Pr JEAN PAUL MENINGAUD

Directeur scientifique 

de Look et Médecine 

Éditorial

APPARENTIA SANA IN CORPORE SANO

Pr Jean Paul Meningaud

 

Un incessant dialogue entre le Look et la Médecine. « La forme, c’est le fond qui remonte à la surface » est une citation célèbre attribuée à Victor Hugo. (Proses philosophiques (1860-1865) ; Utilité du Beau).

Je vous livre des extraits plus précis : « Ce sceptique vous consolidera, ce lâche vous enflammera, ce corrompu vous assainira ; et de la lecture de cet homme qui n’est pas bon, vous sortirez meilleur.  Pourquoi ? c’est qu’Horace, c’est beau. Et qu’à travers le mal, qui est à la surface, le beau, qui est au fond, agit. 

Forma, la beauté. Le beau, c’est la forme.  Preuve étrange et inattendue que la forme, c’est le fond.  Confondre forme avec surface est absurde.  La forme est essentielle et absolue ; elle vient des entrailles mêmes de l’idée. Elle est le Beau ; et tout ce qui est beau manifeste le vrai. ». 

Et plus loin « Chose merveilleuse, et ce sont là les étonnements croissants de l’art contemplé, oui, l’on peut affirmer que les idées dans Horace, ce qu’on nomme le fond, ce n’est que la surface, et que le vrai fond c’est la forme, cette forme éternelle qui, dans le mystère insondable du Beau, se rattache à l’absolu ».

 Cher lecteur, ne trouvez-vous pas que ces citations sont merveilleusement adaptées à notre art ? La médecine et la chirurgie esthétique !

Il y a eu plusieurs façons de définir le beau à travers les siècles.  Dans La Métaphysique (livre 12, chapitre 3), Aristote (384-322 av J-C) cite :  l’ordre,  la « symétrie »  et le « défini » et précise leurs liens très clairs avec les sciences mathématiques.
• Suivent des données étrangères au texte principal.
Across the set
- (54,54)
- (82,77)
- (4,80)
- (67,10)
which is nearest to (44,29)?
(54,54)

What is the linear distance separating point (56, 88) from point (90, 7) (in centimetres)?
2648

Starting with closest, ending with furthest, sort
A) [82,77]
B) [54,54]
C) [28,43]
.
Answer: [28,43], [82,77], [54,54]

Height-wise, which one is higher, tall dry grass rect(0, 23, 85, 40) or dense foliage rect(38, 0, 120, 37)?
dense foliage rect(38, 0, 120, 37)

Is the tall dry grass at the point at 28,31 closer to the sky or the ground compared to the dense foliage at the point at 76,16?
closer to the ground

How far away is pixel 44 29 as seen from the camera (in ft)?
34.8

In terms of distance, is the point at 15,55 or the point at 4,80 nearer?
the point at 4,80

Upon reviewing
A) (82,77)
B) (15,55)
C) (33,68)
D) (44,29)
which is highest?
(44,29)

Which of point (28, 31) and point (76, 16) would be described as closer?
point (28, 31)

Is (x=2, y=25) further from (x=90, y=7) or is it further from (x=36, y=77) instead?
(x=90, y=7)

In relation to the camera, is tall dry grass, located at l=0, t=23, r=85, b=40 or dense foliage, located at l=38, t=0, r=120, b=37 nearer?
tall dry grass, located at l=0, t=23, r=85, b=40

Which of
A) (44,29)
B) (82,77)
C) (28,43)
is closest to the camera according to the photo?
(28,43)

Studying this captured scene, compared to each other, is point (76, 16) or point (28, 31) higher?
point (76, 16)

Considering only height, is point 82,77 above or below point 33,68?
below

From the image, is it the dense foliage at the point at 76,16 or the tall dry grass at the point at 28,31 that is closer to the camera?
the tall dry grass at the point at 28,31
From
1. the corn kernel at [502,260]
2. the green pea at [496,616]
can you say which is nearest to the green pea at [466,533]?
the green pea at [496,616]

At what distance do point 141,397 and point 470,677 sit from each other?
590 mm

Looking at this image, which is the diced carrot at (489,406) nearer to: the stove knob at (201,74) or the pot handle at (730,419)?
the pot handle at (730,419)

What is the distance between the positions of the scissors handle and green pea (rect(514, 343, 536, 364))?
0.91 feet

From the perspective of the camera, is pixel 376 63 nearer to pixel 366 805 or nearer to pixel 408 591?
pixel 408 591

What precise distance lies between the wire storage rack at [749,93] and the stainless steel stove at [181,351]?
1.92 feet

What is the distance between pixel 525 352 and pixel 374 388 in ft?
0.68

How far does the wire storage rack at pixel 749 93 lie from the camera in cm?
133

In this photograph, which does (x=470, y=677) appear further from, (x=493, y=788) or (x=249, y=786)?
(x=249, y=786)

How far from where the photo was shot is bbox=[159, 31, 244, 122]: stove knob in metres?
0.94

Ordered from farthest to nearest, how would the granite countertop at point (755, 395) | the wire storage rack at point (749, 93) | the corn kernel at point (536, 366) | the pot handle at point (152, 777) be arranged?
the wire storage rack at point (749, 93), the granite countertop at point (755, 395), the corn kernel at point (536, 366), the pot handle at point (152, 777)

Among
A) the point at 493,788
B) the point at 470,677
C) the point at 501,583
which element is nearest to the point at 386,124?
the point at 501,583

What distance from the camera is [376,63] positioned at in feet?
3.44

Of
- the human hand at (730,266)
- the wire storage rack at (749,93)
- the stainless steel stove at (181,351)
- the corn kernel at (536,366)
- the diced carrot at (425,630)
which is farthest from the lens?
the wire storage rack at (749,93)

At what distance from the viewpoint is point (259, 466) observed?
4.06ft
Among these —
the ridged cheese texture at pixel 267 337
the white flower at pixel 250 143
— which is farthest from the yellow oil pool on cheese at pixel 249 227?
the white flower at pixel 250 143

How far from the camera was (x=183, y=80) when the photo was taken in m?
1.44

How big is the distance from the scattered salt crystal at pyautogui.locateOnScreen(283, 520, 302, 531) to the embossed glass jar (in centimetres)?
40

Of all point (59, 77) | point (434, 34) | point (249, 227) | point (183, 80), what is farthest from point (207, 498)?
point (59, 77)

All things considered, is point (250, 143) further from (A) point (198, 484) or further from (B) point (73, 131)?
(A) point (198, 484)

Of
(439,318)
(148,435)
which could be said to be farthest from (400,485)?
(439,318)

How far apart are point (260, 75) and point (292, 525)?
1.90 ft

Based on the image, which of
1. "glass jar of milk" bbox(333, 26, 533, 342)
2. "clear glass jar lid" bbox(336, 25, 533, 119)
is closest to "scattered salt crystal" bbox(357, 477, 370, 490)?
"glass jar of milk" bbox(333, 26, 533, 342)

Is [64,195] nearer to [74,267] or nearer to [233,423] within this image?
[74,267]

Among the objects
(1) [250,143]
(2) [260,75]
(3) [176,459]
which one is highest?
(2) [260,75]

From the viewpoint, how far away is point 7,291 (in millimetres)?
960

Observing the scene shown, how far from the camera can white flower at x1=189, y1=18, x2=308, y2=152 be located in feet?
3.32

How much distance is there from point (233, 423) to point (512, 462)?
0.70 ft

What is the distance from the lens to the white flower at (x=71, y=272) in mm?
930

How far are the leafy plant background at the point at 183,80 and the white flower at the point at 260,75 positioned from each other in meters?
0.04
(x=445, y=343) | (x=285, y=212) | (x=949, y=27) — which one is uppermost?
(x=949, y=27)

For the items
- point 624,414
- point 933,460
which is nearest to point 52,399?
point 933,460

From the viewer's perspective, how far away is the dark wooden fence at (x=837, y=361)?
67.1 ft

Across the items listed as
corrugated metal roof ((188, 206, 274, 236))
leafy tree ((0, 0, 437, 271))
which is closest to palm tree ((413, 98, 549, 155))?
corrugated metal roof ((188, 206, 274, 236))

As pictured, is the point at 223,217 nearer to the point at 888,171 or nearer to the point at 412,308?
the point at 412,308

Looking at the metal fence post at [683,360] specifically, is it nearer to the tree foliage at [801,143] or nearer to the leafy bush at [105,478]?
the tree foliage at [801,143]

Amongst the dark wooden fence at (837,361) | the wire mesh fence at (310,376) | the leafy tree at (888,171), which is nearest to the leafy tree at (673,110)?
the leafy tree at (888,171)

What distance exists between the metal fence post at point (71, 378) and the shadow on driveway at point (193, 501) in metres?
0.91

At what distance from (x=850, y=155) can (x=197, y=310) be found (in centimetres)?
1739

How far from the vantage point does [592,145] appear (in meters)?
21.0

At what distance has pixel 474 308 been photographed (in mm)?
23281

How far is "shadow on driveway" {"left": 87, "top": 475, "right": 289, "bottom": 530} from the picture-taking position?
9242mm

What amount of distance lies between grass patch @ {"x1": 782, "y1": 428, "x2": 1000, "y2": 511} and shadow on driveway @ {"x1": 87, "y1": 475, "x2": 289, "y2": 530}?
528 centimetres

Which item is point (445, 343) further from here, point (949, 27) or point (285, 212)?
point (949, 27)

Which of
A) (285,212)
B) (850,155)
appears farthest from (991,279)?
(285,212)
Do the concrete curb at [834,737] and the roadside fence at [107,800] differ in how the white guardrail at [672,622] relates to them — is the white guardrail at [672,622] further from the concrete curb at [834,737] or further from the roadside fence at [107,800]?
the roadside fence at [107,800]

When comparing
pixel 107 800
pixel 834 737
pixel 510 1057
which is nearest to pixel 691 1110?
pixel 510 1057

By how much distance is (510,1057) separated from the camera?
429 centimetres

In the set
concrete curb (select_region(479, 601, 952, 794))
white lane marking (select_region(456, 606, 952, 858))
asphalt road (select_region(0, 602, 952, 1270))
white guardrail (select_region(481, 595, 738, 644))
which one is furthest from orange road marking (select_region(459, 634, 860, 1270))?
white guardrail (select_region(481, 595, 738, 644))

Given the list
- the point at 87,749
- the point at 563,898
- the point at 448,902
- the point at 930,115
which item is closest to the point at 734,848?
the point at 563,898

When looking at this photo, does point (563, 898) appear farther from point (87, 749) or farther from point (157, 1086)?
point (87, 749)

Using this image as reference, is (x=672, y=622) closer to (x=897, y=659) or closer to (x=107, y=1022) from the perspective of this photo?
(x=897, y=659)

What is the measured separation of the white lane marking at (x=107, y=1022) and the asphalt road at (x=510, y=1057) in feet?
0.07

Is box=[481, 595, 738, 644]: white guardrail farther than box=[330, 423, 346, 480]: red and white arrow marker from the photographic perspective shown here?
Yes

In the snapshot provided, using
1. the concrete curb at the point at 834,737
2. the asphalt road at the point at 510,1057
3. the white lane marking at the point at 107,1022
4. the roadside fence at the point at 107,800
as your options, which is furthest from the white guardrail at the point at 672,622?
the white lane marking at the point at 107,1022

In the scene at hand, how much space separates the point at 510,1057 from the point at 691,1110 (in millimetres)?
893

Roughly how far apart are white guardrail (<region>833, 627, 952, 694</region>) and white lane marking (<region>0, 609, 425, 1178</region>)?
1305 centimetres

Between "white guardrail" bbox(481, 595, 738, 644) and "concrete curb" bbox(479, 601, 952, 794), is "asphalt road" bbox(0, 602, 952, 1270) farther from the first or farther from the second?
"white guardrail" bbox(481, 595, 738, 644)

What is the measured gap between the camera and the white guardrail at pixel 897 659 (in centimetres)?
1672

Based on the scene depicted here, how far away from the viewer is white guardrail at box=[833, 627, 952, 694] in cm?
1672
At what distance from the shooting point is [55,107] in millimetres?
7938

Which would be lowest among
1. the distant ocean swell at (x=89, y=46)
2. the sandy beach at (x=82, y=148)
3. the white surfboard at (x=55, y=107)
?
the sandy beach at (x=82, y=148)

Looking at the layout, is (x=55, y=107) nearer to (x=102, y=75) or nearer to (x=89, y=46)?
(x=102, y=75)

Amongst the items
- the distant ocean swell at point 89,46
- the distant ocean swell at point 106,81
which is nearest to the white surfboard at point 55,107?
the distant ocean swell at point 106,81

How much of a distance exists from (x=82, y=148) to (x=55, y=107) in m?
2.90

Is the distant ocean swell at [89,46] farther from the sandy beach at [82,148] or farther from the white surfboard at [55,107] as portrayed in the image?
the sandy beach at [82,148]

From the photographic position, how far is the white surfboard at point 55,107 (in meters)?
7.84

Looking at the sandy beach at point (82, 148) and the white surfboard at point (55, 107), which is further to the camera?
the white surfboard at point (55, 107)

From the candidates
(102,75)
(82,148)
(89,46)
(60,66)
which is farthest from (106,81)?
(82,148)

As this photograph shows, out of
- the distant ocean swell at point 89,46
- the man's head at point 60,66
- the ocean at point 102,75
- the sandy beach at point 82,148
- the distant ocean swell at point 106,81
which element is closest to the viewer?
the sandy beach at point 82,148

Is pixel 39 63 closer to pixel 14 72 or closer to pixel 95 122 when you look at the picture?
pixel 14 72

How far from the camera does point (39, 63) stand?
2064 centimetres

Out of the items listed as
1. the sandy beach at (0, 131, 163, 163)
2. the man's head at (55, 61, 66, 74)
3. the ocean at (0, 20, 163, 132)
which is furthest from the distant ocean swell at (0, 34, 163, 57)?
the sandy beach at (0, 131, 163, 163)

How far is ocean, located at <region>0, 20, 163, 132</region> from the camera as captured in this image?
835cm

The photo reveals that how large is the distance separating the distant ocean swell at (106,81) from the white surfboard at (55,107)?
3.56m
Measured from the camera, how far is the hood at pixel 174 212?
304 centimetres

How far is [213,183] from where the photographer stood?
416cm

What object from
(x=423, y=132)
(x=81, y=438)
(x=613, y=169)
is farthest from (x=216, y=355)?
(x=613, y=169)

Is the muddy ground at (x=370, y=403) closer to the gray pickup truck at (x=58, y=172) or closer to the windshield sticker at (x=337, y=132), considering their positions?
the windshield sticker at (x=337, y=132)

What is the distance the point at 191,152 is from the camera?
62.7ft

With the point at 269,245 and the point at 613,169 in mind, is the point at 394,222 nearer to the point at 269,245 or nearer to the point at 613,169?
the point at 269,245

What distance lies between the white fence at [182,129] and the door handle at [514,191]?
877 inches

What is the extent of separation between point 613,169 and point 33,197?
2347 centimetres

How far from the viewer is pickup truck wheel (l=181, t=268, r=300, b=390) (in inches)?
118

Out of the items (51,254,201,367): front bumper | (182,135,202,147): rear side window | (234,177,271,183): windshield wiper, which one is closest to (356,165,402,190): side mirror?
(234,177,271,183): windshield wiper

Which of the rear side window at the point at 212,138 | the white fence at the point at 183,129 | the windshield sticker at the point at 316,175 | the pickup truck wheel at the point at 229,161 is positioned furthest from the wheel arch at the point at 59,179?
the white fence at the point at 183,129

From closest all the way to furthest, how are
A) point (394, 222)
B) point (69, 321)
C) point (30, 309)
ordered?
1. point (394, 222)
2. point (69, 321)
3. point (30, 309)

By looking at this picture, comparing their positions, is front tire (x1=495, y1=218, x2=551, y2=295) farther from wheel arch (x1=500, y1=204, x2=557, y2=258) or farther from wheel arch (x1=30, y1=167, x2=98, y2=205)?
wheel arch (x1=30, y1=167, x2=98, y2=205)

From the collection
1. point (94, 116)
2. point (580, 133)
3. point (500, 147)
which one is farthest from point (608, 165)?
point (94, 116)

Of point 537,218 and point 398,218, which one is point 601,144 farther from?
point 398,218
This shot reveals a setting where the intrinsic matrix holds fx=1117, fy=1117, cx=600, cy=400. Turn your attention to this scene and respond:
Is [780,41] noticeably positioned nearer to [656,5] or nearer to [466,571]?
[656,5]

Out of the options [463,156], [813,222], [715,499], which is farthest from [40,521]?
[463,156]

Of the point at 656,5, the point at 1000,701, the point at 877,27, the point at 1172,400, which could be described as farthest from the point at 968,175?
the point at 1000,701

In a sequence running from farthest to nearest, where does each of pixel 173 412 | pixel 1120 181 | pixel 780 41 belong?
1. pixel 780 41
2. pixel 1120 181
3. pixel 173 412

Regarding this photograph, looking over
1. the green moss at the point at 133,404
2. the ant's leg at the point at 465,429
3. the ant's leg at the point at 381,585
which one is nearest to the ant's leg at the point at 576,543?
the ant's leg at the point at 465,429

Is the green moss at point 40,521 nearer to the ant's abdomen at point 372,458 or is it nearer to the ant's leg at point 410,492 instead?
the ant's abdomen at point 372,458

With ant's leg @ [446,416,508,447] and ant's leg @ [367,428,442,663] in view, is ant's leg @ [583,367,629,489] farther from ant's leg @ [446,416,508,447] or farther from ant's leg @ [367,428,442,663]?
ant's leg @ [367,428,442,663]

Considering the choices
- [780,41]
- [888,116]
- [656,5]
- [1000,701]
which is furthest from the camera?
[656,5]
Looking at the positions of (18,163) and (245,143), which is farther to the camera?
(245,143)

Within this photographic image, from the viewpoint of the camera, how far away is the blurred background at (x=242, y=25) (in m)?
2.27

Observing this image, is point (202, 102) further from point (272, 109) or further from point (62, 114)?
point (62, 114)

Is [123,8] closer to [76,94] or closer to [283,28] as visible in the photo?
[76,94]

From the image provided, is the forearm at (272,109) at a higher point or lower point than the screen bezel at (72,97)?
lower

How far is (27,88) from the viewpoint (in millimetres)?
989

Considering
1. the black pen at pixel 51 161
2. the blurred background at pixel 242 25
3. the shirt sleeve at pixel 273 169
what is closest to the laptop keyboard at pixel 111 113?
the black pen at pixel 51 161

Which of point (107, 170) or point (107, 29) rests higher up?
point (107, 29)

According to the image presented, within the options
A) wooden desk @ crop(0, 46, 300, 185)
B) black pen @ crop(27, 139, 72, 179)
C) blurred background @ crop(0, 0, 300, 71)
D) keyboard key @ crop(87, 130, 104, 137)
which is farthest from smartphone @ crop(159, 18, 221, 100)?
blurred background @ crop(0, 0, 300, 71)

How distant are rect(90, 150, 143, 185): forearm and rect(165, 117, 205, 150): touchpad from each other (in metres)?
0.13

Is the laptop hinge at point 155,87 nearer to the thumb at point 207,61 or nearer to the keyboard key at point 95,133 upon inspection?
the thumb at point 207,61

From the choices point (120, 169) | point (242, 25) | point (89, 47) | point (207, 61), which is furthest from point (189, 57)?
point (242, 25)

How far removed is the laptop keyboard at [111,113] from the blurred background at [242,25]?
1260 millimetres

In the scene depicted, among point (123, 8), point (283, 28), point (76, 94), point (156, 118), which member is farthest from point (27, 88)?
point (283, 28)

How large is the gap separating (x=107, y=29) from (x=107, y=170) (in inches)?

Les artistes utilisent des modules. Celui décrit par Polyclète est le plus célèbre.  Il nous est rapporté par Vitruve, puis par da Vinci dans son fameux homme de Vitruve. En 1509, Pacioli publie à Venise un livre intitulé La divine proportion, consacré au nombre d’or. Le livre est illustré par Léonard de Vinci.  Encore lui ! Mais attention, le peintre toscan, se fiait surtout à ses propres études anatomiques, préférant partir du réel que du concept. Bien plus tard les études céphalométriques fondées sur la « Loi Normale » ont été et sont toujours un élément important de définition du beau. Enfin, Charles Auguste Baud, un chirurgien suisse, dans son ouvrage « Harmonie du visage » » publié en 1967, décrivit la fonction, comme un critère intrinsèque de la beauté.

Un visage beau implique : une orthographie, c’est-à-dire un engrènement correct des dents, une bonne perméabilité des voies aéro-digestives supérieures, un appareil oculomoteur fonctionnel, une bonne motricité du visage (l’absence de paralysie faciale), etc. C’est cette dernière option qui a été retenue par « Look et Médecine » : l’apparence dont le pouvoir est grandissant dans nos sociétés, ne peut être sous-tendue durablement que par une bonne médecine que ce soit en termes de prévention ou de traitement. 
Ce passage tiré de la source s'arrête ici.